- Assigned task:
Copy exactly, and copy nothing else: the line that contains "Watch Mos Def's" and all lines after it in the listing, without pictures.

- Data shown:
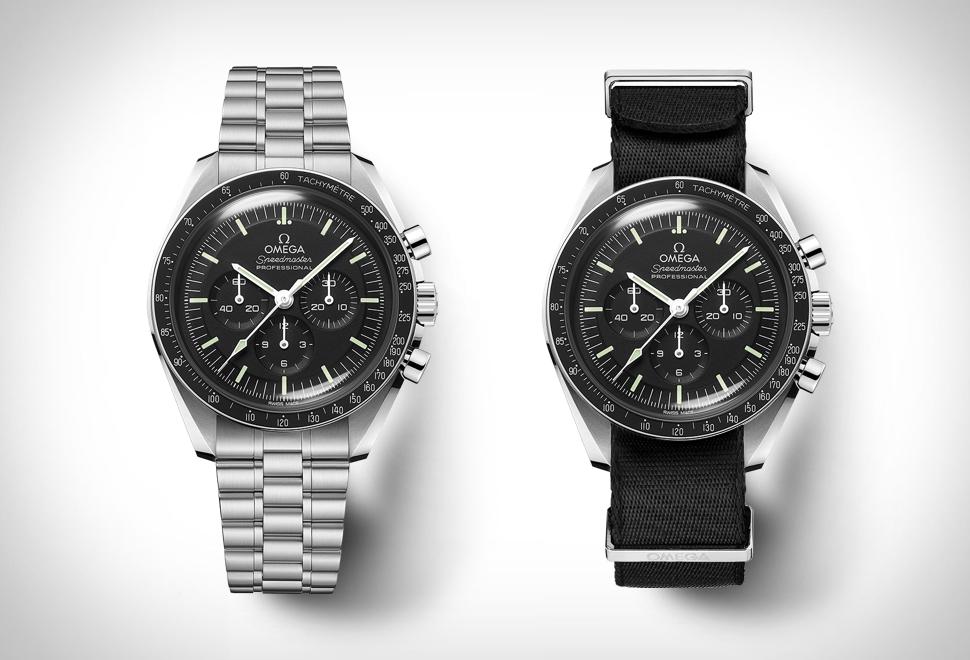 Omega Speedmaster Professional Moonwatch | Image
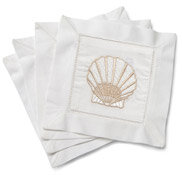 Scallop Shell Embroidered Cocktail Napkins
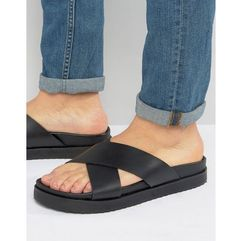 ASOS Cross Over Strap Slide Sandals in Black Leather - Black, kolor czarny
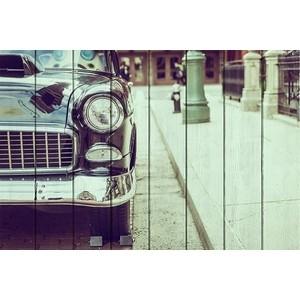 Картина на дереве Дом Корлеоне Ретро автомобиль 100x150 см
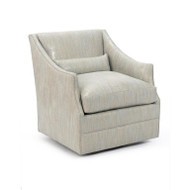 Mid-Sized Occasional Swivel Glider Armchair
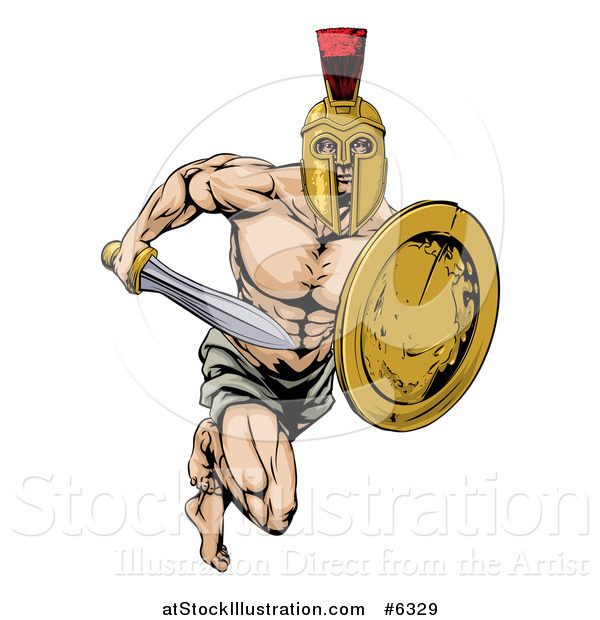 Vector Illustration of a Muscular Gladiator Man in a Helmet Running with a Sword and Shield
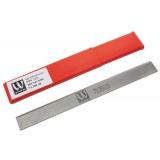 Нож строгальный WoodWork HSS для JPT-260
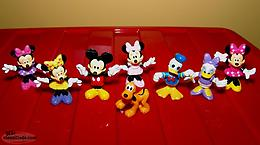 "MIckey Mouse 3"" Figures"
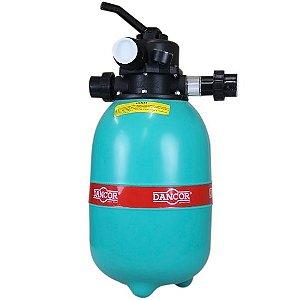 Filtro p/ Piscina DFR-12 Dancor Sem Bomba Com Areia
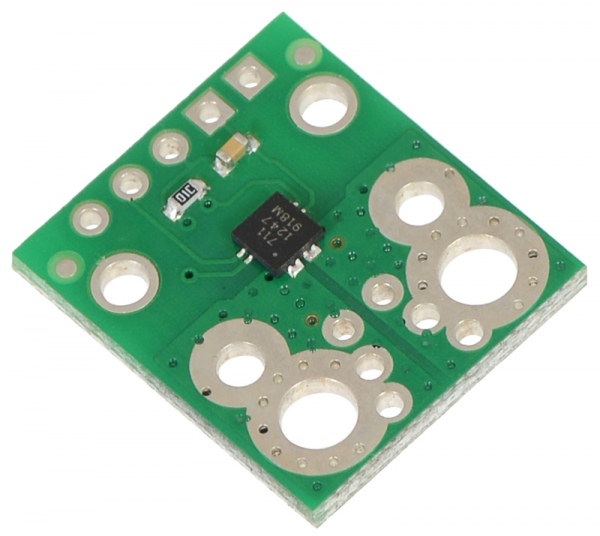 Senzor curent ACS711EX  -31A to +31A 0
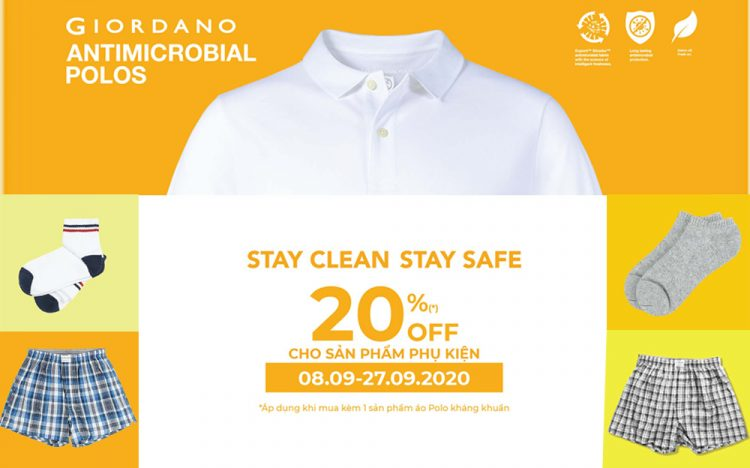 GIORDANO – STAY CLEAN – STAY SAFE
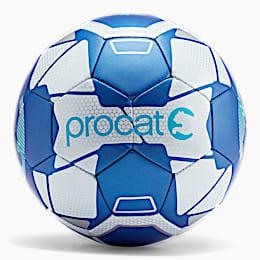 Ballon de soccer Fractal ProCat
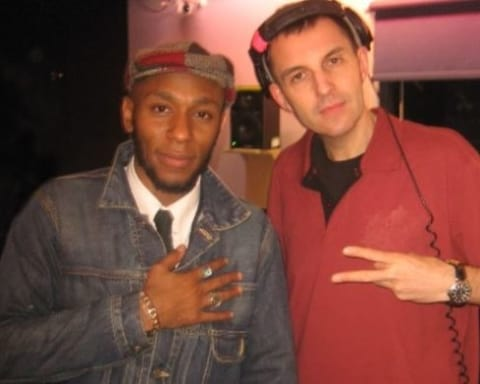 Watch Mos Def's Unreleased 'A Milli' Freestyle on Tim Westwood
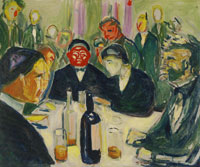 Edvard Munch - Around the Drinking Table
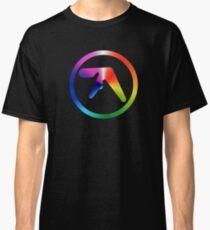 aphex twin logo Classic T-Shirt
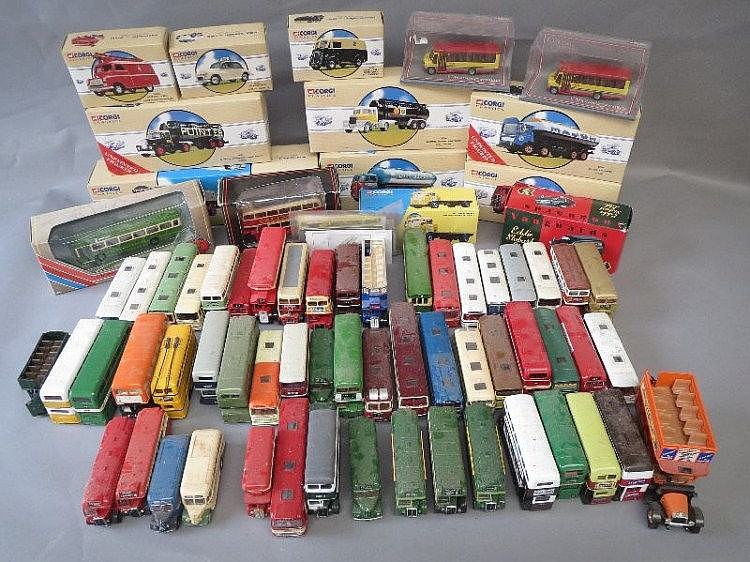 Qty of Corgi model toy vehicles, some in original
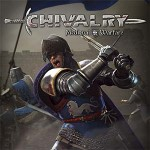 Chivalry: Medieval Warfare выйдет на X360 и PS3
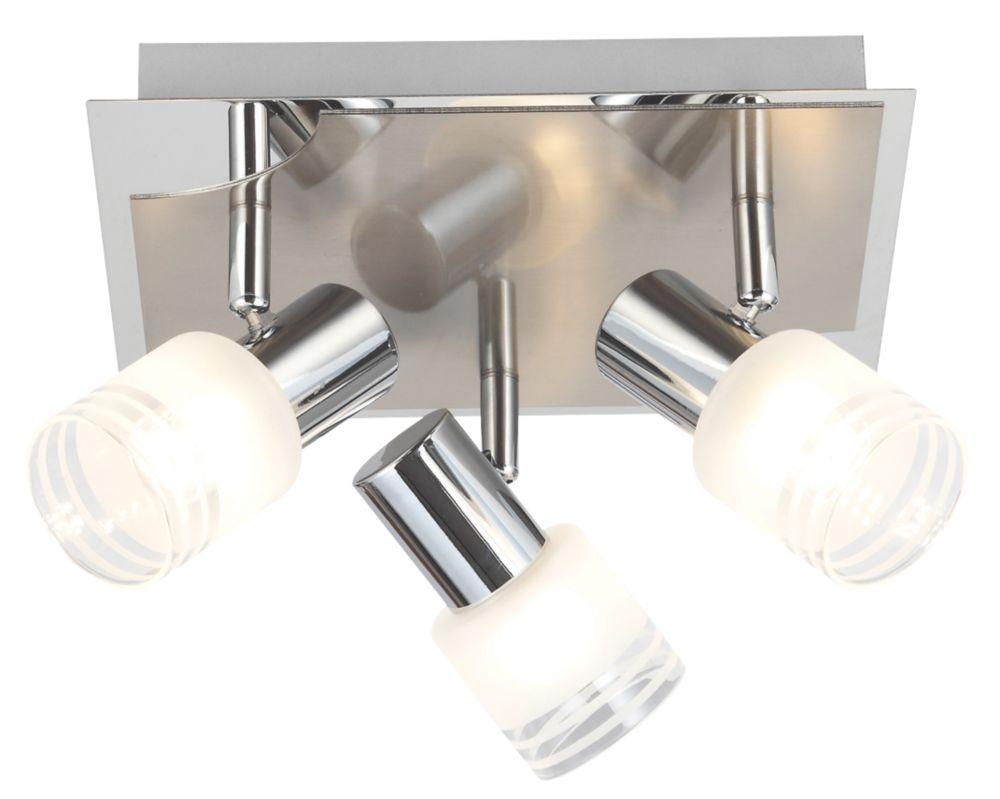 Brilliant 3-Light LED Spotlight Satin Chrome 675lm 5W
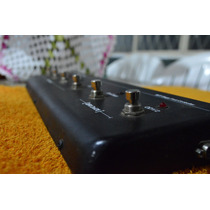 Pedal Controlador Footswitch Marshall Mg250fx Original!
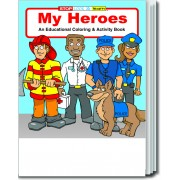 My Heroes Coloring & Activity Book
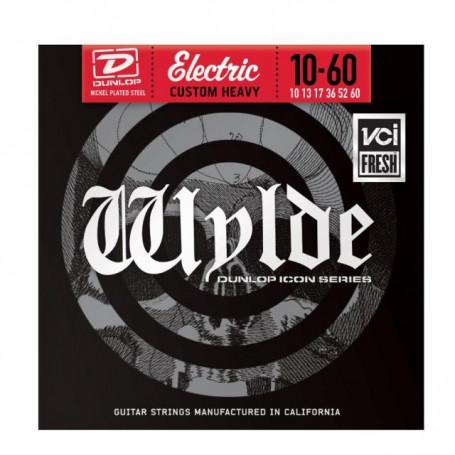DUNLOP ZWN1060 WYLDE ELECTRIC CUSTOM HEAVY (10-60) Струны фото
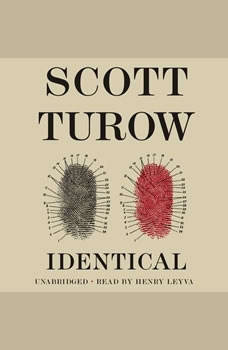 Identical, Scott Turow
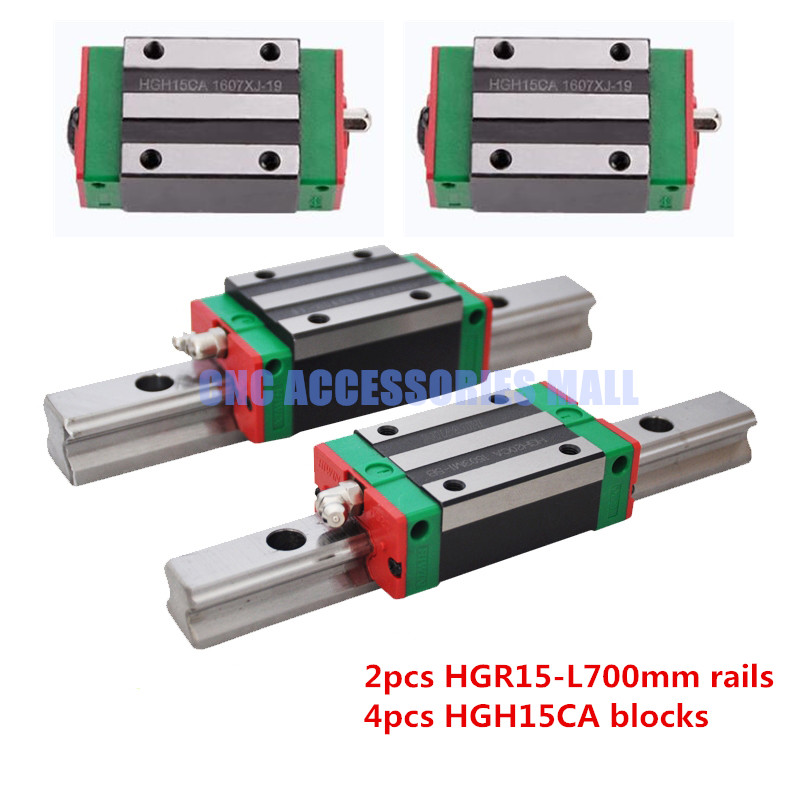 2pcs HIWIN Linear Guide rail HGR15 -L 700mm rail +4pcs HGH15CA carriage block free shipping to argentina 2 pcs hgr25 3000mm and hgw25c 4pcs hiwin from taiwan linear guide rail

- Completed exercise:
 Watch Mos Def's Unreleased 'A Milli' Freestyle on Tim Westwood
 Edvard Munch - Around the Drinking Table
 aphex twin logo Classic T-Shirt
 Qty of Corgi model toy vehicles, some in original
 Chivalry: Medieval Warfare выйдет на X360 и PS3
 Brilliant 3-Light LED Spotlight Satin Chrome 675lm 5W
 Pedal Controlador Footswitch Marshall Mg250fx Original!
 My Heroes Coloring & Activity Book
DUNLOP ZWN1060 WYLDE ELECTRIC CUSTOM HEAVY (10-60) Струны фото
 Identical, Scott Turow
 2pcs HIWIN Linear Guide rail HGR15 -L 700mm rail +4pcs HGH15CA carriage block free shipping to argentina 2 pcs hgr25 3000mm and hgw25c 4pcs hiwin from taiwan linear guide rail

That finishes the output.